* BEGIN Material supplied *

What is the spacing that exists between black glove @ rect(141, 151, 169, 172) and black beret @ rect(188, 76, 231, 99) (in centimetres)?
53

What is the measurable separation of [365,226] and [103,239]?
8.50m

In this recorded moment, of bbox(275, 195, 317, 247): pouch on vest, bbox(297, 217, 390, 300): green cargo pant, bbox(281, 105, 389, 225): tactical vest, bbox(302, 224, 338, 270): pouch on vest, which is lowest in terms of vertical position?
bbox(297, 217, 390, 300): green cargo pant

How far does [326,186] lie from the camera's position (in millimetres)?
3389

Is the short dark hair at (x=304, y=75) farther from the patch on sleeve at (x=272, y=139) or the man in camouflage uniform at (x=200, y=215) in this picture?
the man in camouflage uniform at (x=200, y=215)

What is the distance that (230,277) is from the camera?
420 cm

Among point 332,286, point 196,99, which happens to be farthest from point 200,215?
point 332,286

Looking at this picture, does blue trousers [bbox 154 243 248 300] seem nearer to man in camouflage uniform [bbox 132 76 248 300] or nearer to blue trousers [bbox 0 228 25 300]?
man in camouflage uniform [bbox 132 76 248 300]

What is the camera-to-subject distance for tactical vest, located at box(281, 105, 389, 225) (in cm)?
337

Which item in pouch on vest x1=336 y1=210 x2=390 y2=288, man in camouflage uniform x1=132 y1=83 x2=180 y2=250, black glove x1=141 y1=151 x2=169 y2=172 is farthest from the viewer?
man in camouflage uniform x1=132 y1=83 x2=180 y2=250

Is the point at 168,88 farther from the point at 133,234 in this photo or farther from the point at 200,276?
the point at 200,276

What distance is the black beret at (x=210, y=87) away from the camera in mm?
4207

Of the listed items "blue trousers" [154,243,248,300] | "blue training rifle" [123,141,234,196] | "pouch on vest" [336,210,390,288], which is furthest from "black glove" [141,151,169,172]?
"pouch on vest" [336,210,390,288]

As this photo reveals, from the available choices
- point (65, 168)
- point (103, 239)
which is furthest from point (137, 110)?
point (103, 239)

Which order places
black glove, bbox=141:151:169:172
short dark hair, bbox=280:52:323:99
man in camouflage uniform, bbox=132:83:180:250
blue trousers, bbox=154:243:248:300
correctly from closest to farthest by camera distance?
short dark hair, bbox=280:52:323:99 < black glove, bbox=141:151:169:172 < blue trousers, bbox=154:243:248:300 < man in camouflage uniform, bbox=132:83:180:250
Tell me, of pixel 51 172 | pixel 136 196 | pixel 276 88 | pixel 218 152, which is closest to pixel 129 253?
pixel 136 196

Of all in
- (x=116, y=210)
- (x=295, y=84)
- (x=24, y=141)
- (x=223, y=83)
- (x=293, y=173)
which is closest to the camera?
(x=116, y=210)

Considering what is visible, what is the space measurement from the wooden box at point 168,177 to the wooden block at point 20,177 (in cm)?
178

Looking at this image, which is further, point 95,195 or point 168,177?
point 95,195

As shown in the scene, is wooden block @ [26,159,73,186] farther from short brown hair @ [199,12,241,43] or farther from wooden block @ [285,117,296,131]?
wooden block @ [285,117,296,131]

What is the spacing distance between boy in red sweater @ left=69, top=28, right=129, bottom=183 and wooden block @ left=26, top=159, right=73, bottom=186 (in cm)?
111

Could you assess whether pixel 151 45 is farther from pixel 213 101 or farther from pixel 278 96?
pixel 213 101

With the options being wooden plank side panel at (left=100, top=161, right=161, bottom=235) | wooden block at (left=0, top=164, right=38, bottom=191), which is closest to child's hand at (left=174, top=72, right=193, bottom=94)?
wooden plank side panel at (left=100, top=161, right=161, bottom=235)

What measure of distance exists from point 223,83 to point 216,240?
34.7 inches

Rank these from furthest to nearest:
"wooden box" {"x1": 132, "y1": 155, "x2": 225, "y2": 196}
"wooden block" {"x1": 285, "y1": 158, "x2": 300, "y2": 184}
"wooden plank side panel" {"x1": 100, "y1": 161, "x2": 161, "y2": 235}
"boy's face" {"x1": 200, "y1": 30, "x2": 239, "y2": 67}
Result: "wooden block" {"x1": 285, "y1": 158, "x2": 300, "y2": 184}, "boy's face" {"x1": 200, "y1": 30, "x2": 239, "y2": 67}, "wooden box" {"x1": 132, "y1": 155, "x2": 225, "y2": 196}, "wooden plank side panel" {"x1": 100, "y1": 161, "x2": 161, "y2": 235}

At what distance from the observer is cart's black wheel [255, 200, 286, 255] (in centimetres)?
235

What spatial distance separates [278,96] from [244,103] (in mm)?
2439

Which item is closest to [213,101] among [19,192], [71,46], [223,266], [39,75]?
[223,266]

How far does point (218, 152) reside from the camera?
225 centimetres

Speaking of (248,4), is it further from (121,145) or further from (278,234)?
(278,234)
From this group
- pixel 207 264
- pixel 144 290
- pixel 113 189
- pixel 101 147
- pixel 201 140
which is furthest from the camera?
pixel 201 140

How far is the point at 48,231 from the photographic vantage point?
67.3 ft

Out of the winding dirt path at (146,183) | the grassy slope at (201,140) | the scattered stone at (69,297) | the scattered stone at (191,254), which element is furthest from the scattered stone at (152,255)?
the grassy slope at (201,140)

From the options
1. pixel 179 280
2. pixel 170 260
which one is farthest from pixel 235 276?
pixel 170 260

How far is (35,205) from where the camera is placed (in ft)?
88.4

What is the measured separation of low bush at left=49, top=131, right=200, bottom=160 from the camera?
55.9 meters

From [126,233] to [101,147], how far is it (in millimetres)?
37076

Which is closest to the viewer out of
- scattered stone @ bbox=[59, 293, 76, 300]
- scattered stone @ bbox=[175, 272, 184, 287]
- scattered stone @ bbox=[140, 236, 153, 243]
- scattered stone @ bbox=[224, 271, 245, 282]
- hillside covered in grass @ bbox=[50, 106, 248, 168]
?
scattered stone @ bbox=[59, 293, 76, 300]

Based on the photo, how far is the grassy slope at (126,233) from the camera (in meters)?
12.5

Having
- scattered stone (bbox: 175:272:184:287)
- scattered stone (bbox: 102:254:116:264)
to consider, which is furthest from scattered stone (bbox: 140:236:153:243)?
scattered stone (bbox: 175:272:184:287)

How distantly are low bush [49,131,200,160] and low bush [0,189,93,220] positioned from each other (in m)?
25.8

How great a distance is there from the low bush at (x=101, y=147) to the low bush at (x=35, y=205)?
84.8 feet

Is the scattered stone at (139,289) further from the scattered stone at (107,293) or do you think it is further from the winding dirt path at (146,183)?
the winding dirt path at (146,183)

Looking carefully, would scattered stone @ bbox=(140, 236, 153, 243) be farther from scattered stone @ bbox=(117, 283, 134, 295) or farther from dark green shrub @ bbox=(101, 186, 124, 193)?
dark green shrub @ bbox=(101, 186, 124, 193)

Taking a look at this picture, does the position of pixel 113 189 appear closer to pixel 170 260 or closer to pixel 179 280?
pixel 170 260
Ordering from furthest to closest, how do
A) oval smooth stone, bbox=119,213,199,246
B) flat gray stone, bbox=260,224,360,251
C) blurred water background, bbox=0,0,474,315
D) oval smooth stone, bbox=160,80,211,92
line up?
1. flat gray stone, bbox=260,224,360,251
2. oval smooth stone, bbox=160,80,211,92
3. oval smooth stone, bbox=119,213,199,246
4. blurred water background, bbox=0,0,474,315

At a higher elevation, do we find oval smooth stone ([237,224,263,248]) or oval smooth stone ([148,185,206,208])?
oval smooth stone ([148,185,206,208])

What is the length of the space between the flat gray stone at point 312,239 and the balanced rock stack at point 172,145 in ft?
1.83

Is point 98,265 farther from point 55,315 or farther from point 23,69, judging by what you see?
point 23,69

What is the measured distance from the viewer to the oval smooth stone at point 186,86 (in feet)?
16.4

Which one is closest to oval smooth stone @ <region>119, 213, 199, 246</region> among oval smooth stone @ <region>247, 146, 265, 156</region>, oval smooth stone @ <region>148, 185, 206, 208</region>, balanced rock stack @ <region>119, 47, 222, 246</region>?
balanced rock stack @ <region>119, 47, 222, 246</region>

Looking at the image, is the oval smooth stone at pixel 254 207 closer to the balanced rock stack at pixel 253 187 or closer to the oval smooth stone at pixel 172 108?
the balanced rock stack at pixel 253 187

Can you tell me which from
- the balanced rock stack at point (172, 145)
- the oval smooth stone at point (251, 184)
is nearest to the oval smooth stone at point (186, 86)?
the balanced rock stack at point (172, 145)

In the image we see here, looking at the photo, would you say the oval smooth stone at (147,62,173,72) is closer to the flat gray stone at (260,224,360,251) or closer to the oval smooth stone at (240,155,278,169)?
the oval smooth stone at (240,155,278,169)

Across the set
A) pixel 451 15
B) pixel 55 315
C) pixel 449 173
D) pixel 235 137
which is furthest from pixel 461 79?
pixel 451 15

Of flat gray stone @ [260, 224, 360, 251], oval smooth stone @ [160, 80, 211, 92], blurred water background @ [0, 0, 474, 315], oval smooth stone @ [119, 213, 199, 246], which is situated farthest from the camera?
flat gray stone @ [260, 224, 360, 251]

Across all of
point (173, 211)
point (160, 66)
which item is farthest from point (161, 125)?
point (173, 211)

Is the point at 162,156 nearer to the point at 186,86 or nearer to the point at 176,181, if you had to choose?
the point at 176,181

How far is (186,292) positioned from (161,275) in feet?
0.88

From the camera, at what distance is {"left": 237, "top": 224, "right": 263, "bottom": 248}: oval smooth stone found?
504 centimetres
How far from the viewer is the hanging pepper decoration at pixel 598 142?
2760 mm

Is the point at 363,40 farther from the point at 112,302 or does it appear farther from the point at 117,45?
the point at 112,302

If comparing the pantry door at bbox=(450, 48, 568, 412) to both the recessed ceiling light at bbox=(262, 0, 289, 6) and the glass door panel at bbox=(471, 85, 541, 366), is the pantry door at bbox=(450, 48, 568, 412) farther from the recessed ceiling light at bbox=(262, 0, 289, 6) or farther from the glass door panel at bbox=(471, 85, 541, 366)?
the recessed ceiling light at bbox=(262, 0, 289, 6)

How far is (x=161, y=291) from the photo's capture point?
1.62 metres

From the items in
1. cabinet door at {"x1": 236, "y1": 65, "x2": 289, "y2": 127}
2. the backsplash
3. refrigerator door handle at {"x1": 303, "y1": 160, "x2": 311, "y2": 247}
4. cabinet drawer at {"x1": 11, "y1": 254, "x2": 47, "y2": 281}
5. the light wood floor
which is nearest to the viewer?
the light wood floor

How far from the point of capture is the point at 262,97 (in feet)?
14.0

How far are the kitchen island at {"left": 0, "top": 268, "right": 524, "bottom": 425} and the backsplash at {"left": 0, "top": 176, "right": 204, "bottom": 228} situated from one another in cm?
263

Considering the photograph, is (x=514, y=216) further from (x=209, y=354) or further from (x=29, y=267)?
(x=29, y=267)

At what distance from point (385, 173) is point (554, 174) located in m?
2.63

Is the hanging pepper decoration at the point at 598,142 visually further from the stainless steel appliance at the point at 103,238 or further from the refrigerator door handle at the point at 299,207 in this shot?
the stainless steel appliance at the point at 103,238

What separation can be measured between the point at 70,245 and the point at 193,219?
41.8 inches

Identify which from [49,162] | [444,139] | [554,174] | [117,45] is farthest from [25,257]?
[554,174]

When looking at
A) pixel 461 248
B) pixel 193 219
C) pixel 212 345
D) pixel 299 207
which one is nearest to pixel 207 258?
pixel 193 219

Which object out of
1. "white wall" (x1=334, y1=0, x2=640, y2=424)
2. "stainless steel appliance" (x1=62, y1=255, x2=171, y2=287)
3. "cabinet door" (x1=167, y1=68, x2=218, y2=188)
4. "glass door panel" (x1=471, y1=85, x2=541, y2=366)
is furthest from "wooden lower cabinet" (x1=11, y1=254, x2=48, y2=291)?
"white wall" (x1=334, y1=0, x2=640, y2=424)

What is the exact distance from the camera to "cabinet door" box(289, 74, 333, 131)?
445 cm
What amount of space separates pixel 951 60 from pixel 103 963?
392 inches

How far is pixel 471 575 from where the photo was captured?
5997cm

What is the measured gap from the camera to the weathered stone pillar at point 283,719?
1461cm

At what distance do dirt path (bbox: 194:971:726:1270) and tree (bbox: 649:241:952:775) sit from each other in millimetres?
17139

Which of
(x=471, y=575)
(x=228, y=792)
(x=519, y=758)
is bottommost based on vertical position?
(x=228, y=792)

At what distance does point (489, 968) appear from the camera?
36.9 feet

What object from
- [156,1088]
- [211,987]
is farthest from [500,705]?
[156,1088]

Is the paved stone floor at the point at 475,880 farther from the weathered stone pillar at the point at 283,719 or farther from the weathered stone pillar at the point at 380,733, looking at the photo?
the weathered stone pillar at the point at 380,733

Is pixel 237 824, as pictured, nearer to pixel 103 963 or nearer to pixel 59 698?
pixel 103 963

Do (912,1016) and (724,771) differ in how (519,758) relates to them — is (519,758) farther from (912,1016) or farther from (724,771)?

* END Material supplied *

### Problem details:
Render the records from the line containing "How far is the point" through the line containing "55.9 meters", both included, as a JSON list of strings with one string per line and blank lines omitted.

### Exercise answer:
[
  "How far is the point at 48,231 from the photographic vantage point?",
  "67.3 ft",
  "Out of the winding dirt path at (146,183) | the grassy slope at (201,140) | the scattered stone at (69,297) | the scattered stone at (191,254), which element is furthest from the scattered stone at (152,255)?",
  "the grassy slope at (201,140)",
  "From the options",
  "1. pixel 179 280",
  "2. pixel 170 260",
  "which one is farthest from pixel 235 276?",
  "pixel 170 260",
  "How far is (35,205) from where the camera is placed (in ft)?",
  "88.4",
  "What is the measured separation of low bush at left=49, top=131, right=200, bottom=160 from the camera?",
  "55.9 meters"
]